*Teks Bacaan*.
§

Site icon

Mampukan NATO Mengadang Invansi Rusia?

Ketegangan yang berkembang saat ini antara Rusia dan NATO mengusik sejumlah pihak bertanya tentang sejauh mana kondisi terkini dari persenjataan dan kecanggihan militer Rusia setelah sekian lama negara itu terpuruk pasca runtuhnya Soviet.

Harus diakui, manuver Rusia dengan menganeksasi Crimea dari Ukraina telah memaksa para analis militer Pentagon dan lembaga lain bertanya-tanya dan menilai sejauh mana laju modernisasi militer Rusia saat ini dan kondisi kekuatan, platform serta senjata Moskow.

Sikap Rusia sejauh ini tegas yakni menanggapi sikap NATO yang menggelar pasukan dan persenjataan mereka di sekitar perbatasan. Hal ini membuat sejumlah pihak meyakini Rusia memang memiliki kekuatan yang bisa mengimbangi Pakta Pertahanan Atlantik Utara tersebut. Namun sejumlah analis juga menyebut Rusia akan menghadapi situasi berat ketika harus benar-benar berhadapan di medan perang dengan NATO, terlebih dalam sebuah pertempuran lama.

Namun demikian, Rusia terus melakukan kemajuan militer dan banyak pakar dan analis Pentagon telah menyatakan kekhawatiran tentang postur kekuatan NATO di Eropa Timur mengenai apakah cukup signifikan untuk mencegah Rusia dari kemungkinan invasi ke Eropa Timur.

Selain itu, tekanan ekonomi Rusia belum juga secara signifikan memperlambat komitmen negara terhadap modernisasi militer. Meski ada penurunan anggaran pertahanan tetapi tidak terlalu besar dan masih dalam angka tinggi. Meski tentu saja anggaran itu masih jauh di bawah apa yang terjadi pada era Uni Soviet.

Kekuatan darat, udara dan laut Rusia mencoba berkembang dengan cepat, beralih ke era informasi berteknologi tinggi dan terus mengejar platform generasi berikutnya.

§

*Petunjuk Tugas*.
**A)** Salin kata demi kata bagian teks tentang Rusia dan NATO mulai dari "Harus diakui, manuver" sampai dengan "serta senjata Moskow.".
**B)** Sebutkan semua matra kekuatan militer Rusia yang disebut dalam teks tentang Rusia dan NATO.

*Entri Hasil Ekstraksi*.
§

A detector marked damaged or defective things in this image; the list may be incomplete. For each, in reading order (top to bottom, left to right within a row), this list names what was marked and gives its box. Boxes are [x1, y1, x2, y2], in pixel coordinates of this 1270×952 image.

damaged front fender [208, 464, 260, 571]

§

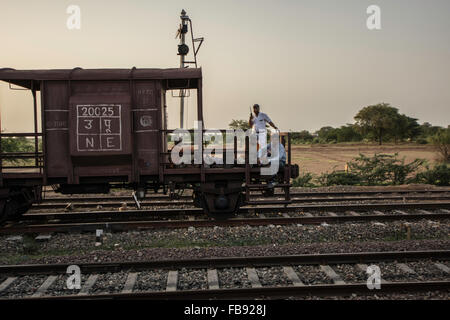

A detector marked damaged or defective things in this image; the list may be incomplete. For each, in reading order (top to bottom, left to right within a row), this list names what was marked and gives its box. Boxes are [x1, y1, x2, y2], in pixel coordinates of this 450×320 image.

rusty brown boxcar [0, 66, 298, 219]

§

*Daftar Jawaban*.
**A)**
Harus diakui, manuver Rusia dengan menganeksasi Crimea dari Ukraina telah memaksa para analis militer Pentagon dan lembaga lain bertanya-tanya dan menilai sejauh mana laju modernisasi militer Rusia saat ini dan kondisi kekuatan, platform serta senjata Moskow.

**B)** Darat, udara, dan laut.